Seek urgent care for severe pelvic pain, faintness, heavy bleeding, or fever. Those signs can have benign causes, but they also match conditions that need fast treatment.
Questions Worth Bringing To Your Next Visit
- Do my cycles look ovulatory based on labs and timing?
- Is my remaining tube open and healthy?
- Do my reserve markers match my age?
- Based on my surgery notes, are adhesions likely?
- What plan fits my timeline: keep trying, medication, IUI, or IVF?
Three-Cycle Checklist You Can Run Without Guessing
- Pick one tracking method and stick with it: mucus + OPK, or a monitored cycle.
- Have sex on a 2–3 day rhythm from a few days before expected ovulation through one day after an OPK surge.
- If there’s no pregnancy after three well-timed cycles, schedule evaluation for ovulation, tubes, and semen.

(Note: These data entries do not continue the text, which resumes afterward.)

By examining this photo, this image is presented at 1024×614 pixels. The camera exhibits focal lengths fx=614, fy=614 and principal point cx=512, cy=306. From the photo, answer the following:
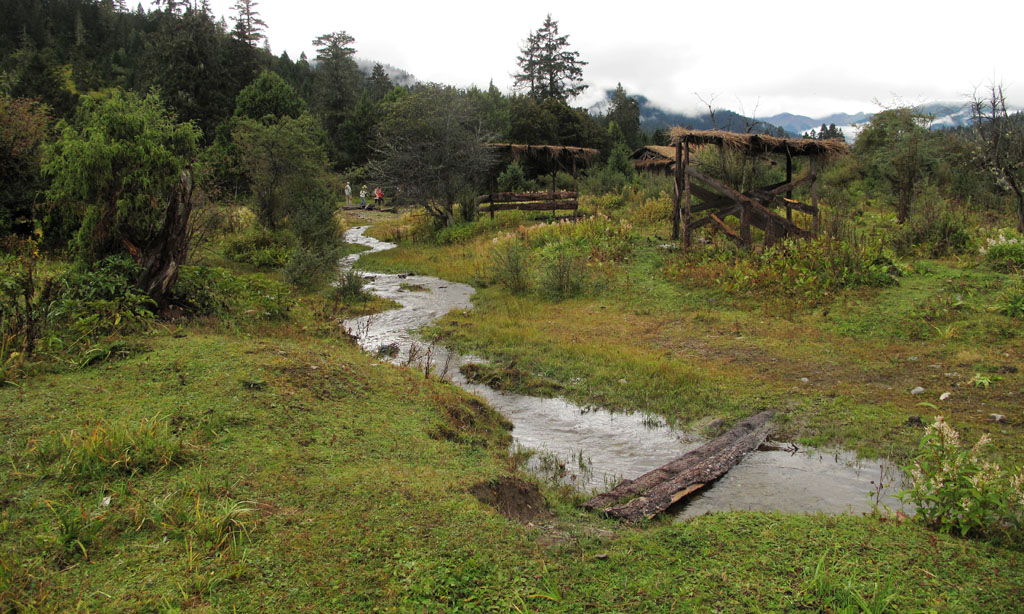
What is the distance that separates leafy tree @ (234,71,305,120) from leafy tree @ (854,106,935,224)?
34536mm

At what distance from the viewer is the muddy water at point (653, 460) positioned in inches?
190

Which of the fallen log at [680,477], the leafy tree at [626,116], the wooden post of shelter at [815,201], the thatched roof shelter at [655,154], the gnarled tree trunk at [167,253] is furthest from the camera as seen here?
the leafy tree at [626,116]

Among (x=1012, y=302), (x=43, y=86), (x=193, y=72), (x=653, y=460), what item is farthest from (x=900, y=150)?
(x=193, y=72)

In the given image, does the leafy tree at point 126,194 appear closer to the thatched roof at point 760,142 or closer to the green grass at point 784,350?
the green grass at point 784,350

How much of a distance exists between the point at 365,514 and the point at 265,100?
4476cm

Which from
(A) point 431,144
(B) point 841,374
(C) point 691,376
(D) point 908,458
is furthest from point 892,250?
(A) point 431,144

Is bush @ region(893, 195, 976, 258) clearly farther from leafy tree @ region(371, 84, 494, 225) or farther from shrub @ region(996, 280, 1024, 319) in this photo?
leafy tree @ region(371, 84, 494, 225)

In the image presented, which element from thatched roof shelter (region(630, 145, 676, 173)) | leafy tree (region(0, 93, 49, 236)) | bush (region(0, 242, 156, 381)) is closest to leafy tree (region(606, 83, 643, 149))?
thatched roof shelter (region(630, 145, 676, 173))

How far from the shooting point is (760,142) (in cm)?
1344

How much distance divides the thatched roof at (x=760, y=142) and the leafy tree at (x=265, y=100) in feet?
114

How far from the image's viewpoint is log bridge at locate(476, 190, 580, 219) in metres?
23.5

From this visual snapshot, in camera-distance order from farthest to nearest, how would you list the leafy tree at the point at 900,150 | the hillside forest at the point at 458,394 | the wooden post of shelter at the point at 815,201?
the leafy tree at the point at 900,150 < the wooden post of shelter at the point at 815,201 < the hillside forest at the point at 458,394

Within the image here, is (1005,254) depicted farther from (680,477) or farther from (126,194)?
(126,194)

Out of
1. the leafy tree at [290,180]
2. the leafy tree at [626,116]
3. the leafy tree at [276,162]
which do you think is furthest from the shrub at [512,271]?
the leafy tree at [626,116]
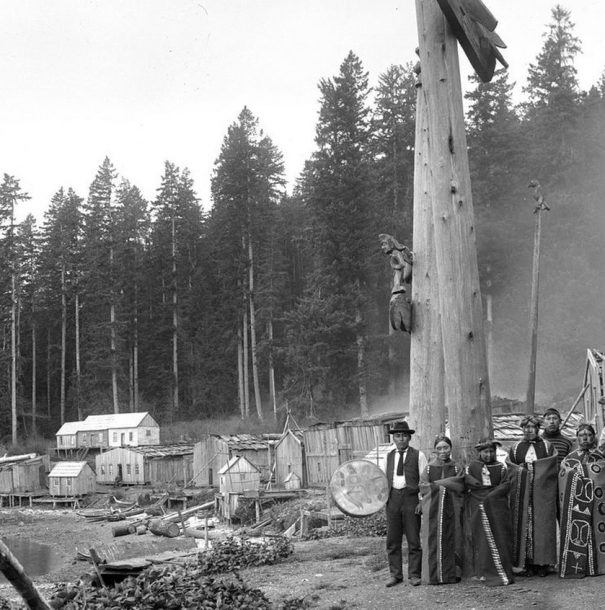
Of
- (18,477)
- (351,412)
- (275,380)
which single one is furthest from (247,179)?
(18,477)

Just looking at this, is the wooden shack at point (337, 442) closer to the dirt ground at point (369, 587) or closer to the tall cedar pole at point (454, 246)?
the dirt ground at point (369, 587)

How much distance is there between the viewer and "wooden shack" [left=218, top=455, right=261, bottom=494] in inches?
1298

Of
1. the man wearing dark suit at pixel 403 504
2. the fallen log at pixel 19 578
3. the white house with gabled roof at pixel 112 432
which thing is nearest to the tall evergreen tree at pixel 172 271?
the white house with gabled roof at pixel 112 432

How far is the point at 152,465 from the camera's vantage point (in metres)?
45.6

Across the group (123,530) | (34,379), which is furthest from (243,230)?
(123,530)

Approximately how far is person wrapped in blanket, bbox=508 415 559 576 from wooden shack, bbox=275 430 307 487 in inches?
1050

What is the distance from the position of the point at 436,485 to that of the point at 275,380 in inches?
2024

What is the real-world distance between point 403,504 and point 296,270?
61155 millimetres

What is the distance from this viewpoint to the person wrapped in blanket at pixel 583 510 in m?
7.51

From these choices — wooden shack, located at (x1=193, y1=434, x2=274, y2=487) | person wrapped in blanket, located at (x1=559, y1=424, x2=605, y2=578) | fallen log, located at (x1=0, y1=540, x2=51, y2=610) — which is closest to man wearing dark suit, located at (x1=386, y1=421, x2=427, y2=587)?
person wrapped in blanket, located at (x1=559, y1=424, x2=605, y2=578)

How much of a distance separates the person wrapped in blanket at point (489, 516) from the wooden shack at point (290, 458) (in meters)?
26.7

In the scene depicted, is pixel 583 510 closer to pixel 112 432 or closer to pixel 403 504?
pixel 403 504

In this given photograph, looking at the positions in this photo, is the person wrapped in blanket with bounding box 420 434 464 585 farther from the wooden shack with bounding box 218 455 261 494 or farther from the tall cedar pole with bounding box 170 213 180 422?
the tall cedar pole with bounding box 170 213 180 422

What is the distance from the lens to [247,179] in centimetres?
5794
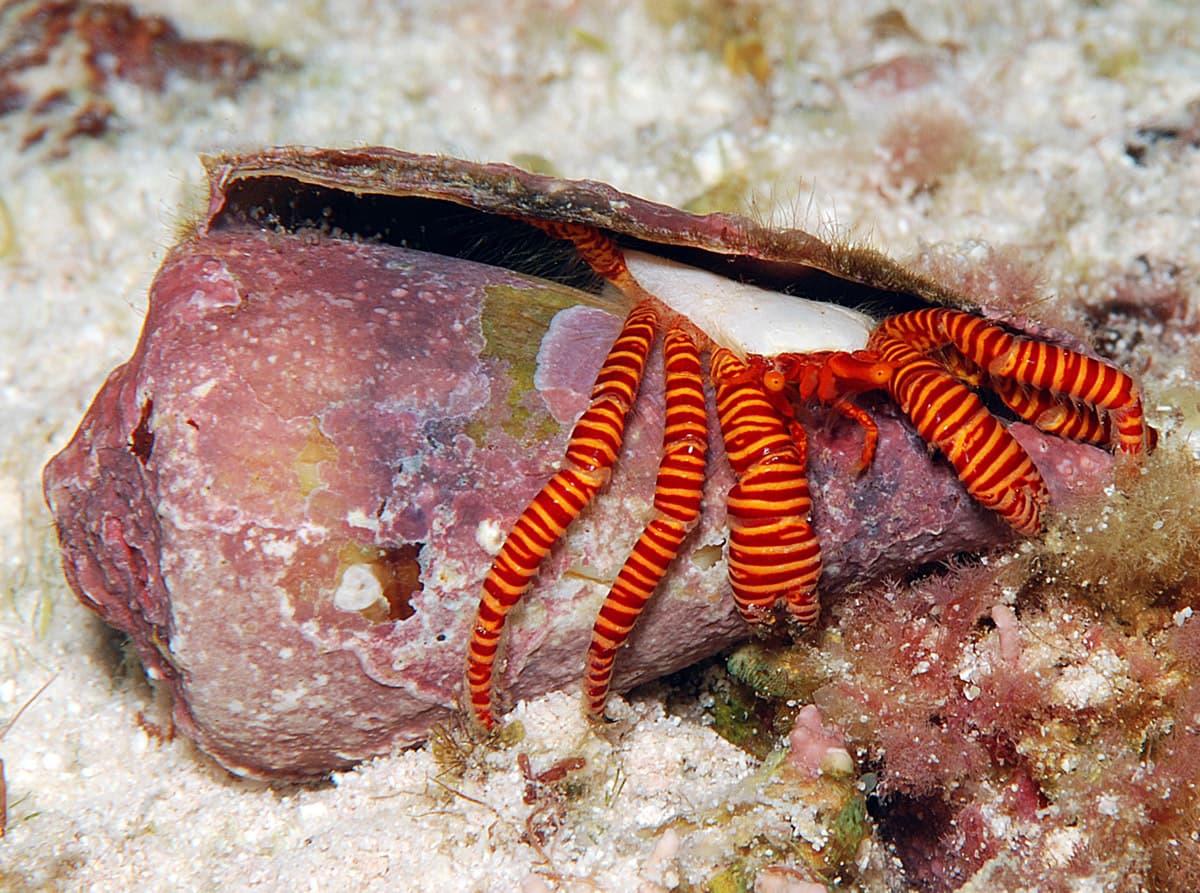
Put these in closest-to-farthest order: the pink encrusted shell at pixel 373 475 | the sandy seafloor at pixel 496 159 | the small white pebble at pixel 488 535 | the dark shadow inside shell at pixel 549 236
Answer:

One ovary can be enough. The win is clarity: confirm ovulation, confirm tube status, and match your plan to your timeline.
References & Sources
- NHS.“Fertility in the menstrual cycle.”Explains ovulation timing and how pregnancy happens in a typical cycle.
- Mayo Clinic.“Fallopian tubes: Is pregnancy possible with only one?”Lists conditions where pregnancy can be possible with one tube and a working ovary.
- American College of Obstetricians and Gynecologists (ACOG).“Anticipatory Counseling Regarding Ovarian-Factor Fertility Decline.”Summarizes age-related fertility decline and factors linked to ovarian reserve and egg quality.
- American Society for Reproductive Medicine (ASRM).“Fertility evaluation of infertile women: a committee opinion (2021).”Outlines a systematic infertility evaluation, including ovulation and tubal assessment.